By Danielle Wallace | Fox News
A group gathered at Linn Park in Birmingham Sunday afternoon shortly after a nearby rally held in honor of Floyd, the Minneapolis man who died in police custody on Memorial Day after a police officer was seen in the now-viral video with a knee to his neck for several minutes.
People used a rope to pull down a statue of Charles Linn, the park’s namesake who was a captain in the Confederate Navy and later one of the founders of Birmingham. The toppled bronze statue was also covered in graffiti, Fox 6 Birmingham reported.
A crowd unsuccessfully also tried to use rope and chain attached to a pickup truck to pull down a large, granite Confederate monument across the park. Though the rope broke, and the monument remained erect, protesters pulled away the plywood barricade covering the monument’s base. They chipped away at the writing etched into the stone and further vandalized the monument with spray paint.

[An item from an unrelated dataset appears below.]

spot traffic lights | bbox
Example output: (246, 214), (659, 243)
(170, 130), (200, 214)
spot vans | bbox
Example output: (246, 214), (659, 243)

“We’ve got a lot of cities around the country. They’re tearing down Target. They’re tearing down city hall. We can’t do that. We gotta protect our city,” Johnson began, according to AL.com.
“We can’t tear down 16th Street Baptist Church. We can’t tear down the civil rights museum. We can’t tear down Carver. We can’t tear down A.G. Gaston Plaza,” he continued, naming areas of the city commemorating the black community and civil rights movement.
“But what I’m not telling you to do is walk to Linn Park,” Johnson said. “I’m not telling to walk to Linn Park after this rally. I’m not telling you to tear something down in Linn Park. I’m not telling you that I’m going to be over there after this rally.”
An unidentified man walks past a toppled statue in Birmingham, Ala., on Monday, June 1, 2020, following a night of unrest. People shattered windows, set fires and damaged monuments in a downtown park after a protest against the death of George Floyd. Floyd died after being restrained by Minneapolis police officers on May 25. (AP Photo/Jay Reeves)
Police at Linn Park looked on and did not intervene until Birmingham Mayor Randall Woodfin arrived at the park to address protesters using a megaphone. Woodfin, who is black, directed the protesters to disperse to avoid being arrested once he sends the police in.
“I understand the frustration and the anger that you have,” he said. “Allow me to finish the job for you.”